Recorded information.
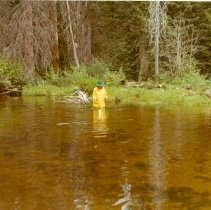 Image of YCC Enrollee wearing a rain slicker wading in a lake - 2012.087.087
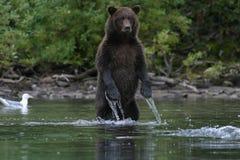 Grizzlybär, der im alaskischen See fischt stockbilder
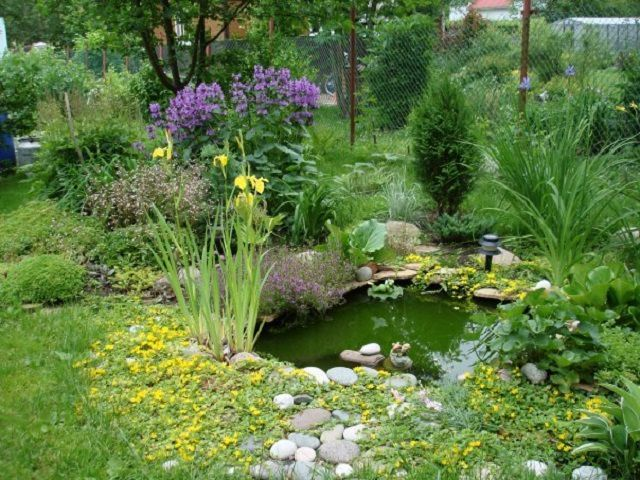 Excellent landscape adorn small artificial ponds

The problem. Return the complete data unchanged and include none of the pictures.

The answer.
 Image of YCC Enrollee wearing a rain slicker wading in a lake - 2012.087.087
 Grizzlybär, der im alaskischen See fischt stockbilder
 Excellent landscape adorn small artificial ponds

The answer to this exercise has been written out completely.